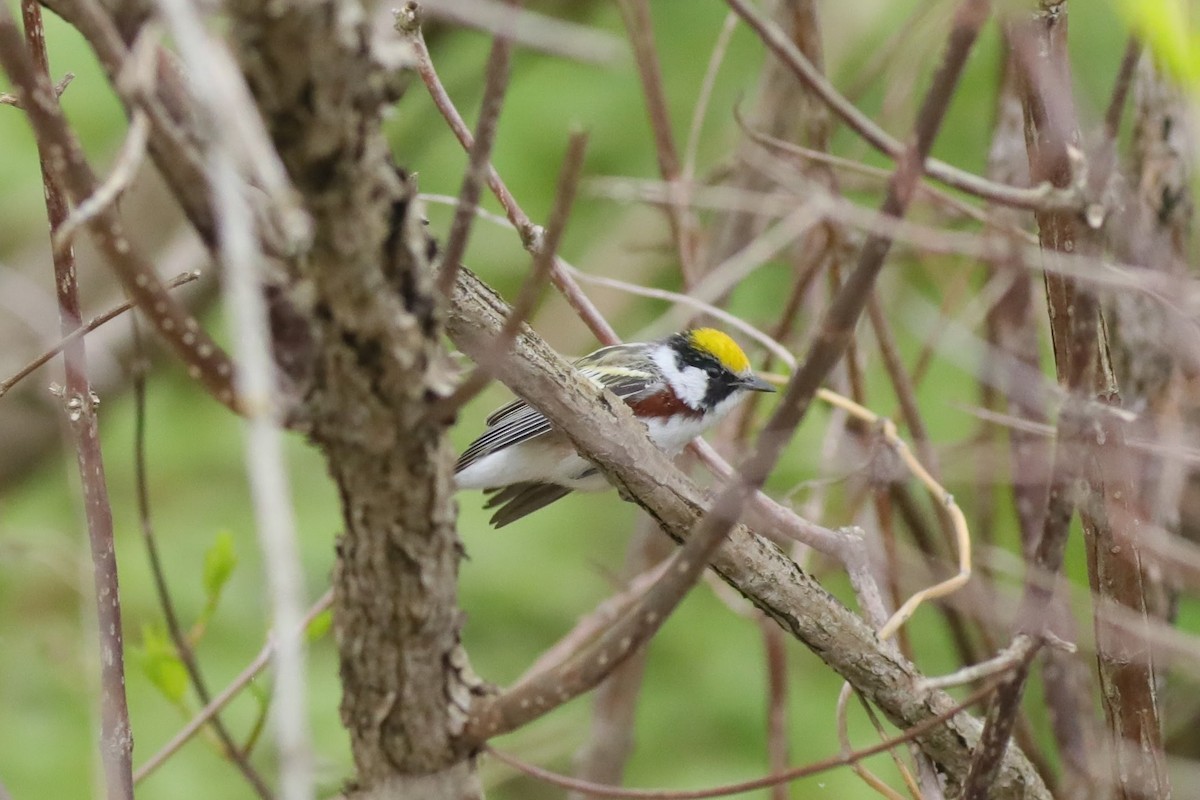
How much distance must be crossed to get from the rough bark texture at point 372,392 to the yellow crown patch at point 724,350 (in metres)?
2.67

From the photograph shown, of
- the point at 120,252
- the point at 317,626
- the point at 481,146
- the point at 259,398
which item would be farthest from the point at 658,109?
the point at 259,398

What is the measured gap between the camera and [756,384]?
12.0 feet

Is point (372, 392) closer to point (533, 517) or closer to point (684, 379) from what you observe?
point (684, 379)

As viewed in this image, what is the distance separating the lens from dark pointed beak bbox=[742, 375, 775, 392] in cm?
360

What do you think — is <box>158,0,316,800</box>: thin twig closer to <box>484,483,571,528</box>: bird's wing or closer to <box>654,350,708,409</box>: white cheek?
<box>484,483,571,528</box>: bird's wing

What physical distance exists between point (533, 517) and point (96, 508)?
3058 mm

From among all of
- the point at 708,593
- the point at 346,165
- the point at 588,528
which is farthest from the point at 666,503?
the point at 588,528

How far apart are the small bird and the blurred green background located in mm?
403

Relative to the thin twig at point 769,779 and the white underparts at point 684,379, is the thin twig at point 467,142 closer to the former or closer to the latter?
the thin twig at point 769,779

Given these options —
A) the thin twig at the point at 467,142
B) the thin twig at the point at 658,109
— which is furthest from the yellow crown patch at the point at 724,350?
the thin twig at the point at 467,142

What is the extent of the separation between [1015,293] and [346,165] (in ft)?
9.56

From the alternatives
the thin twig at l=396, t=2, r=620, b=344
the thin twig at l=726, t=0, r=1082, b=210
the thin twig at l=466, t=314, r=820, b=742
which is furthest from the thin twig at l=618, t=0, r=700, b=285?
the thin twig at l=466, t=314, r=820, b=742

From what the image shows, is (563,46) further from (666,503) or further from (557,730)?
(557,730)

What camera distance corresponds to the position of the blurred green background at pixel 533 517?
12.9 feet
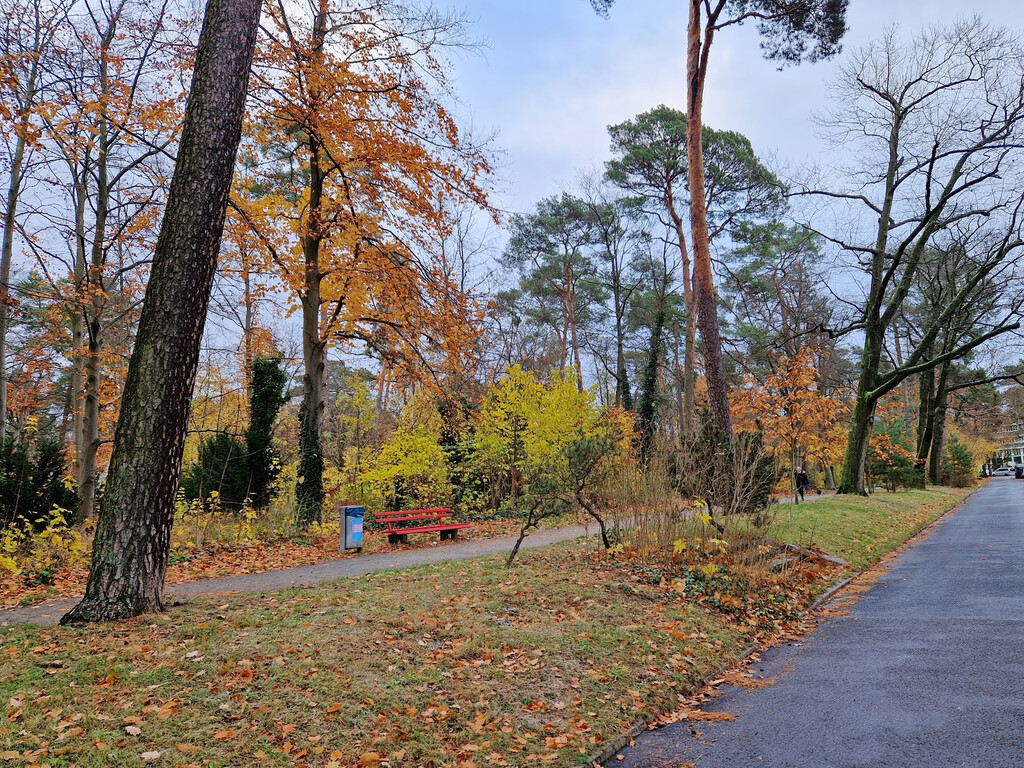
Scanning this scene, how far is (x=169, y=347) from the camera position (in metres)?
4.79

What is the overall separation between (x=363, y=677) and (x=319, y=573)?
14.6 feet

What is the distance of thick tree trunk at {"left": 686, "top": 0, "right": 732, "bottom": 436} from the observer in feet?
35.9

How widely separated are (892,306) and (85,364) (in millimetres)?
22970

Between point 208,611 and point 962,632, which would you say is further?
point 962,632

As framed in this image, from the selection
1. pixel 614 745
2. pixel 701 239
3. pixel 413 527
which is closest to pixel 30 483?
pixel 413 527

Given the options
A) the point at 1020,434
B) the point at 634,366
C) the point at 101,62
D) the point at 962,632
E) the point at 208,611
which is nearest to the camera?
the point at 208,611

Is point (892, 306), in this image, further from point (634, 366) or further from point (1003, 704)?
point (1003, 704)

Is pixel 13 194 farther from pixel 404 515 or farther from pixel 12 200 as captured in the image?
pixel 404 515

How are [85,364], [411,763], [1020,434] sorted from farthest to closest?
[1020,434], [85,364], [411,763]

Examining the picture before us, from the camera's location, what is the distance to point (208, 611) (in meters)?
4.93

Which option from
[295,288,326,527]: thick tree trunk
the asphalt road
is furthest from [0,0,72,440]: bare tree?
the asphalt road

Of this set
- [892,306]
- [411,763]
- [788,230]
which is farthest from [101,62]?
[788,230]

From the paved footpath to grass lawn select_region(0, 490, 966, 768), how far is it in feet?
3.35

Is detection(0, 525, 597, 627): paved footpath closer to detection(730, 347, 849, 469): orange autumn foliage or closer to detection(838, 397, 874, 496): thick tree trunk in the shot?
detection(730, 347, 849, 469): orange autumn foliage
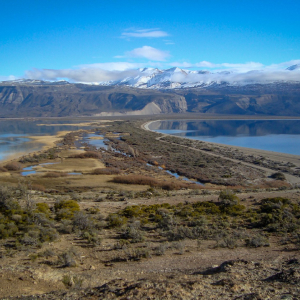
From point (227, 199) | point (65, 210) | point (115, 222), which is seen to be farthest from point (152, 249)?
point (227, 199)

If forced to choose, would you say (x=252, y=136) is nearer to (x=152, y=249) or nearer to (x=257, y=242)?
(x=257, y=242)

=======

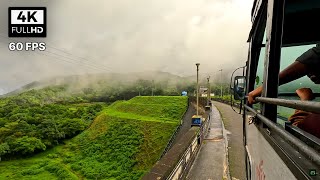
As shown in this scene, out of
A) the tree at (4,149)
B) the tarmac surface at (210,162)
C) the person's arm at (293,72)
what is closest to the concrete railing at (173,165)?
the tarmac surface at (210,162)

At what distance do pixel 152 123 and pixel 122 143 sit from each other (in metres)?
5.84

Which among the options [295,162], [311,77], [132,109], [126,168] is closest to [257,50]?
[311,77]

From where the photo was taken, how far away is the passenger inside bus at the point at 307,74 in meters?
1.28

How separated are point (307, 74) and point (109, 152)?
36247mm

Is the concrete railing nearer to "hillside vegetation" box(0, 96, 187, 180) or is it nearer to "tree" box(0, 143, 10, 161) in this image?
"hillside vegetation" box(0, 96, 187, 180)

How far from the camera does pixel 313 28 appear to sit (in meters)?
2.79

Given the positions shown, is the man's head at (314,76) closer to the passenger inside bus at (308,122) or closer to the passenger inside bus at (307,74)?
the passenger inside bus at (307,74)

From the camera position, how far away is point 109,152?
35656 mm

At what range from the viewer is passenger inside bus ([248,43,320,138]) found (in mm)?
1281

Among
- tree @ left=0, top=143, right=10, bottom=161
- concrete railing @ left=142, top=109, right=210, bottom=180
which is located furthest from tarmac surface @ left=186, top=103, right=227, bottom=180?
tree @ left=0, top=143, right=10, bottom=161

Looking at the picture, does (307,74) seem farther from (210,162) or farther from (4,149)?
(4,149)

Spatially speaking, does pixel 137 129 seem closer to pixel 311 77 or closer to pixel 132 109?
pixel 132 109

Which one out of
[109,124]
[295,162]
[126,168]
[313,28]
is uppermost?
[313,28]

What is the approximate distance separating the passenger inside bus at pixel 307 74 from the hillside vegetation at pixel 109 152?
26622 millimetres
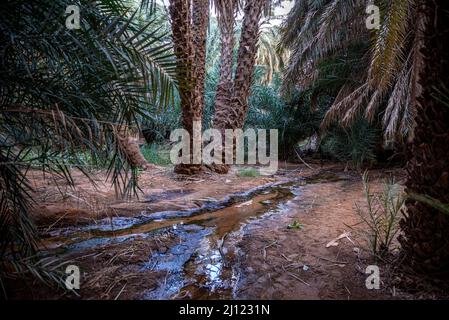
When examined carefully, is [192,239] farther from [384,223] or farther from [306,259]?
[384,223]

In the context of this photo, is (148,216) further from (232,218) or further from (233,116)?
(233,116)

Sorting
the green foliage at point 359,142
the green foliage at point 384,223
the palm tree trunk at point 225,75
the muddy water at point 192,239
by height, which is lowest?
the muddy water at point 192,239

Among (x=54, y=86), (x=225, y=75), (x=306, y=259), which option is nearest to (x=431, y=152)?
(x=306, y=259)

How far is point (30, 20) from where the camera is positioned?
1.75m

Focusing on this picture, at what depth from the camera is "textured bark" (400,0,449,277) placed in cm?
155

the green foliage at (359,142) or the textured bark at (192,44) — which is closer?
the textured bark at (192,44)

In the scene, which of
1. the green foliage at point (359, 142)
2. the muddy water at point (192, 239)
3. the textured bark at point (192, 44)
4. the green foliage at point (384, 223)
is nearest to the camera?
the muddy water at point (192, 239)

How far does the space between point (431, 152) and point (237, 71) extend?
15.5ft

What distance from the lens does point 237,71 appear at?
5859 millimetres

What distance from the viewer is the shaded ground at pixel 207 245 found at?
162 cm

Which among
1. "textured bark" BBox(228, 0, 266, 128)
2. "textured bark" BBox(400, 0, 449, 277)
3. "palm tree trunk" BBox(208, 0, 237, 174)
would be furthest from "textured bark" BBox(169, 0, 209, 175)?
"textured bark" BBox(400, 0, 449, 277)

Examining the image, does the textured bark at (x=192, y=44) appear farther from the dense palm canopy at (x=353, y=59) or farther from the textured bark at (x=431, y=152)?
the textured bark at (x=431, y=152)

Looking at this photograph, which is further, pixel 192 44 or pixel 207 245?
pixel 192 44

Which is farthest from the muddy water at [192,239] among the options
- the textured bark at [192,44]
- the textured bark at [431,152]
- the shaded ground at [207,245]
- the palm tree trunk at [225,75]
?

=======

**Task details:** Report every line of the data above that contains the word "photograph".

**Solution for this problem:**
From the photograph shown, of
Looking at this photograph, which is further, pixel 192 44 or pixel 207 245?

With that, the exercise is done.